Copy the entries exactly, leaving out nothing.

__Data under study__.
::::

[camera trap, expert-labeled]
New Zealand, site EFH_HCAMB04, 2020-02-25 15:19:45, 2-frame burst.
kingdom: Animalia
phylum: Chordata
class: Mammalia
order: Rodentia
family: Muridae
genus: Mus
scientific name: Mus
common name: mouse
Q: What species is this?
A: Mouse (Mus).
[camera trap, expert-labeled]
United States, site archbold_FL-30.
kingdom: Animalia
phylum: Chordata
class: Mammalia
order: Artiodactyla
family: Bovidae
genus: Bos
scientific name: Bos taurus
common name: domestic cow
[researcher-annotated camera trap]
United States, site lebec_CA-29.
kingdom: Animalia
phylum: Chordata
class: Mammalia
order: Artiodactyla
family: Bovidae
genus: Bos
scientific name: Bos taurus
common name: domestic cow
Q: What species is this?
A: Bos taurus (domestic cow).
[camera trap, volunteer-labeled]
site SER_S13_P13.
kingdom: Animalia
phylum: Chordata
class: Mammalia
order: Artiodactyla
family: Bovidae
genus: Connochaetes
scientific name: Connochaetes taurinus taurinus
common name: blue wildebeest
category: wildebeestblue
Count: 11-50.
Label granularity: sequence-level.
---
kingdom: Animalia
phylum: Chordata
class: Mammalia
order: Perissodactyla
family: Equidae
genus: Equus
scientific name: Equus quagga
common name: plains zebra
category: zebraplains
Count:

::::

__Result of the task__.
[camera trap, expert-labeled]
New Zealand, site EFH_HCAMB04, 2020-02-25 15:19:45, 2-frame burst.
kingdom: Animalia
phylum: Chordata
class: Mammalia
order: Rodentia
family: Muridae
genus: Mus
scientific name: Mus
common name: mouse
Q: What species is this?
A: Mouse (Mus).
[camera trap, expert-labeled]
United States, site archbold_FL-30.
kingdom: Animalia
phylum: Chordata
class: Mammalia
order: Artiodactyla
family: Bovidae
genus: Bos
scientific name: Bos taurus
common name: domestic cow
[researcher-annotated camera trap]
United States, site lebec_CA-29.
kingdom: Animalia
phylum: Chordata
class: Mammalia
order: Artiodactyla
family: Bovidae
genus: Bos
scientific name: Bos taurus
common name: domestic cow
Q: What species is this?
A: Bos taurus (domestic cow).
[camera trap, volunteer-labeled]
site SER_S13_P13.
kingdom: Animalia
phylum: Chordata
class: Mammalia
order: Artiodactyla
family: Bovidae
genus: Connochaetes
scientific name: Connochaetes taurinus taurinus
common name: blue wildebeest
category: wildebeestblue
Count: 11-50.
Label granularity: sequence-level.
---
kingdom: Animalia
phylum: Chordata
class: Mammalia
order: Perissodactyla
family: Equidae
genus: Equus
scientific name: Equus quagga
common name: plains zebra
category: zebraplains
Count:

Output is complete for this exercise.